Action à mener 1:
Réécrivez le texte source entre « J’ai un peu » et « nous n’avancerons pas. » inclus, en mettant « motion » à la place de « résolution ».
Action à mener 2:
D'après le texte source, combien de paragraphes compte la résolution ?

J’ai un peu parlé avec quelques délégués et j’espère encore, au cours du congrès, avoir la possibilité - non pas de prendre part à ce congrès, car je ne le puis malheureusement pas - de parler en détail avec un plus grand nombre de délégués des différents pays. Mon impression est que nous avons commis une grosse erreur en votant cette résolution, notamment en nous fermant la voie vers un nouveau progrès. Comme je l’ai dit, la résolution est excellente. Je souscris à tous ses cinquante paragraphes. Mais je dois dire que nous n’avons pas trouvé la forme sous laquelle nous devons présenter nos expériences russes aux étrangers et pour cela, la résolution est restée lettre morte. Si nous ne la trouvons pas, nous n’avancerons pas.

Bloc de données:
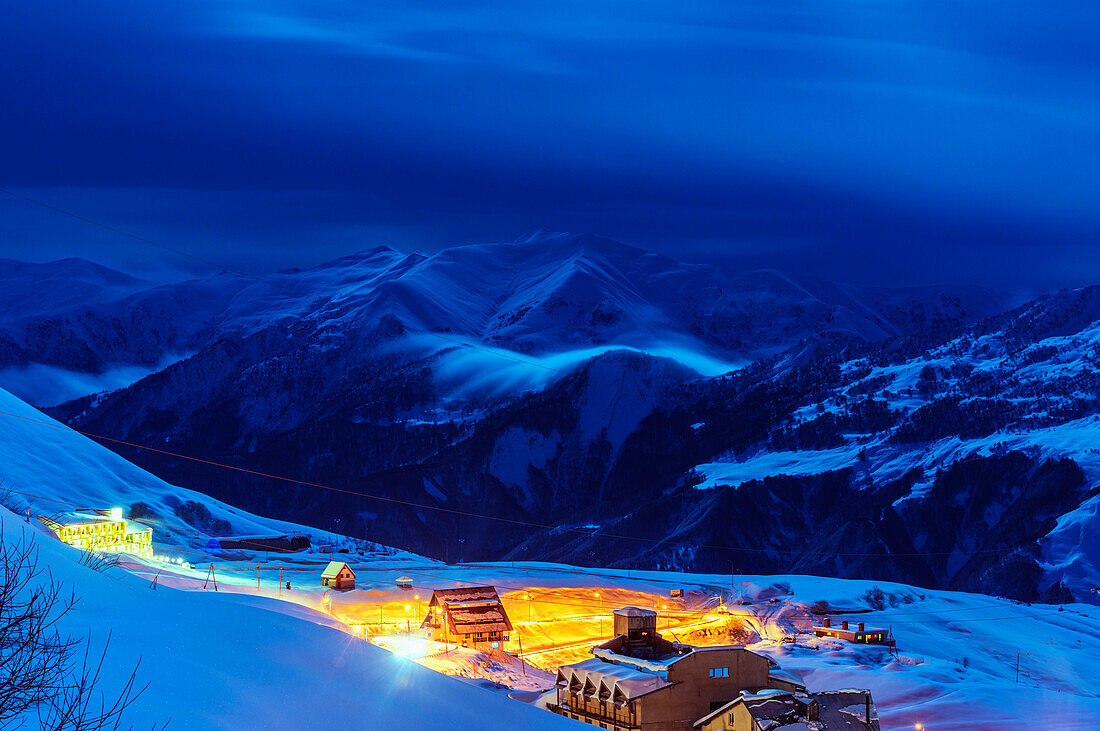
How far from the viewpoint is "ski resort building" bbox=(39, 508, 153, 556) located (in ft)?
126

Zone de réponse 1:
J’ai un peu parlé avec quelques délégués et j’espère encore, au cours du congrès, avoir la possibilité - non pas de prendre part à ce congrès, car je ne le puis malheureusement pas - de parler en détail avec un plus grand nombre de délégués des différents pays. Mon impression est que nous avons commis une grosse erreur en votant cette motion, notamment en nous fermant la voie vers un nouveau progrès. Comme je l’ai dit, la motion est excellente. Je souscris à tous ses cinquante paragraphes. Mais je dois dire que nous n’avons pas trouvé la forme sous laquelle nous devons présenter nos expériences russes aux étrangers et pour cela, la motion est restée lettre morte. Si nous ne la trouvons pas, nous n’avancerons pas.

Zone de réponse 2:
Cinquante.